O resultado foi ainda melhor do que o imaginado. “Além do número de inscrições, o que nos surpreendeu foi a qualidade dos cafés apresentados. Dentro de vários inscritos, os 29 finalistas são cafés gourmets acima de 85 pontos. Entre os cinco primeiros colocados, a diferença de pontuação foi muito próxima, todos os cafés acima de 89 pontos. Cafés muitos superiores”, conta Giliard.
Outro ponto que pode ser uma surpresa para o mercado, segundo o gerente de café da Coopeavi, é o destaque de Itarana no concurso.
Dos seis primeiros colocados da categoria arábica feminina e masculina quatro são do município. “Para o mercado em si foi uma quebra de paradigma. Itarana não é conhecido como referência em café arábica de qualidade”, completou Giliard.
O município tem o conilon como principal cultivo, mas nos locais mais altos a produção de arábica tem surpreendido. E para Giliard tem potencial para crescer ainda mais.
Os outros dois vencedores de Itarana no concurso foram: Silvanius Kutz, que ficou em terceiro na categoria arábica masculino, e Geisilane Timm, ficou em segundo na categoria feminina.
Propriedade de Edivan e Geisilane no Alto de Jatibocas em Itarana, no Espírito Santo (Foto: Vinícius Gonçalves/ TV Gazeta)
Geisilane Timm Grunewald e o marido Edivan Grunewald vivem na comunidade de Alto Jatibocas. O sobrenome é o mesmo de Sidney, mas o que eles têm em comum mesmo foi o investimento em um café diferenciado.
Há três anos a família de Edivan resolveu fazer a colheita seletiva e mudar a forma como cuidavam do café. O cafeicultor acredita que este é o futuro. “Vejo que está tendo mais mercado de café especial, estão dando mais valor para o café que bom. Alguém que já experimentou o café bom, vai experimentar o café de novo”, acredita.
A diferença entre uma saca de café comum e uma de café especial pode chegar, segundo ele, a R$ 200 ou R$ 300. Em Itarana, os produtores estão começando a perceber que este é o caminho. Edivan recebe visitas de outros produtores para conhecer o café, entender como é a produção.
Edivan e Geisilane investiram na produção de café especial em Itarana, no Espírito Santo (Foto: Vinícius Gonçalves/ TV Gazeta)
Na última colheita, Edivan conta que depois de panhado os melhores cafés, percebeu que teria um lote muito bom. Ele resolveu então inscrever a esposa no concurso da cooperativa.

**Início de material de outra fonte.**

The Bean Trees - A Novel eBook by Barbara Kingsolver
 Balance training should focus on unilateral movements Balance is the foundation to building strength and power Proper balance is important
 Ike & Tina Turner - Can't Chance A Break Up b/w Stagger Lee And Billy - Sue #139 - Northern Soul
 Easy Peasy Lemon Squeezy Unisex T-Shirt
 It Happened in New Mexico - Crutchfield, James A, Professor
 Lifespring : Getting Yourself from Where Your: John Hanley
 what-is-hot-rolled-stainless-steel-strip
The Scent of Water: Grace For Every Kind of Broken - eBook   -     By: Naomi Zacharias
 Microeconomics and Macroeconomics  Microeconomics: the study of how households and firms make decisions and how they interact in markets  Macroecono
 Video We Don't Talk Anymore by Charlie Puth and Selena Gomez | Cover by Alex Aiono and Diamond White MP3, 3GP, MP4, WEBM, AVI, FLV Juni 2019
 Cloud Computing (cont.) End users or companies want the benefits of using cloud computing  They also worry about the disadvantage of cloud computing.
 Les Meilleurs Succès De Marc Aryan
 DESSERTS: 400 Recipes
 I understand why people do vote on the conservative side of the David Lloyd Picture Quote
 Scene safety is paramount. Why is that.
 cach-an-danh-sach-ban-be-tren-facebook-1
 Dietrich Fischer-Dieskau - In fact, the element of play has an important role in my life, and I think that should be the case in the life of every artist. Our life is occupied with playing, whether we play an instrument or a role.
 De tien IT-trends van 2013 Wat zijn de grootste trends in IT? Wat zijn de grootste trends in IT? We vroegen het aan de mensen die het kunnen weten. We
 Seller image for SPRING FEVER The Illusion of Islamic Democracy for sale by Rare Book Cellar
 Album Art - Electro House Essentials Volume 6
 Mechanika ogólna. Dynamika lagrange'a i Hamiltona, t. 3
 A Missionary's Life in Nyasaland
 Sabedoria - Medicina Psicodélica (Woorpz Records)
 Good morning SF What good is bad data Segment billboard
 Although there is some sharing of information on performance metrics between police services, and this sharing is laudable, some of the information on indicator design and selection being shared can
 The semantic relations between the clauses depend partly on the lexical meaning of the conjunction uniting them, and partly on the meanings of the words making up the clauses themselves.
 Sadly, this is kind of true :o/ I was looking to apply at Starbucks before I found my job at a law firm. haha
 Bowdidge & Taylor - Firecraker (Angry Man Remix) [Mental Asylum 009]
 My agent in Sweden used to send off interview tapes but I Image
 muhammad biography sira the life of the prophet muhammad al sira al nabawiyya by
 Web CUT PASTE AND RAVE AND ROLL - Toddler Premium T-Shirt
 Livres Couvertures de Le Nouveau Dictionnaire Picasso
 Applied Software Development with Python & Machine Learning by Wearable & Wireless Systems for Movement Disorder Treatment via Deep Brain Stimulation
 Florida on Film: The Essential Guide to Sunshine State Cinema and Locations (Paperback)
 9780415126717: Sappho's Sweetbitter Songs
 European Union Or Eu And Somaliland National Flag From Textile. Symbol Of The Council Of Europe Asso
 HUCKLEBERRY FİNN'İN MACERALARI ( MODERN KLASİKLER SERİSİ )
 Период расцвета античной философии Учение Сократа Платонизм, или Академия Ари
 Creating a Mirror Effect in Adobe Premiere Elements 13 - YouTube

Geisilane ajuda na colheita e também na hora da secagem dos grãos. Assim como Alessandra, Geisilane desde nova já ajudava os pais com a lida na lavoura e agora trabalha com o Edivan. Quando ela viu que o café tinha sido premiado foi uma surpresa. “Foi muito bom, eu não esperava não. Mas já que deu certo, fiquei muito feliz”, disse a agricultora.
Mas tudo isso é apenas o começo. Para Giliard, o prêmio não é um fim e nem tem esse objetivo. O prêmio é um despertar, “um despertar para os demais produtores olharem para o café de qualidade como uma oportunidade”, explica.
Dessa forma, trabalhar para agregar valor em toda sua produção e fazer de cada saca de café um produto especial. E ter a recompensa por isso. Exemplos de que é possível não faltam.
Edivan e Geisilane na plantação de café em Itarana com Giliarde Cardoso, gerente do negócio café da Coopeavi (Foto: Vinícius Gonçalves/ TV Gazeta)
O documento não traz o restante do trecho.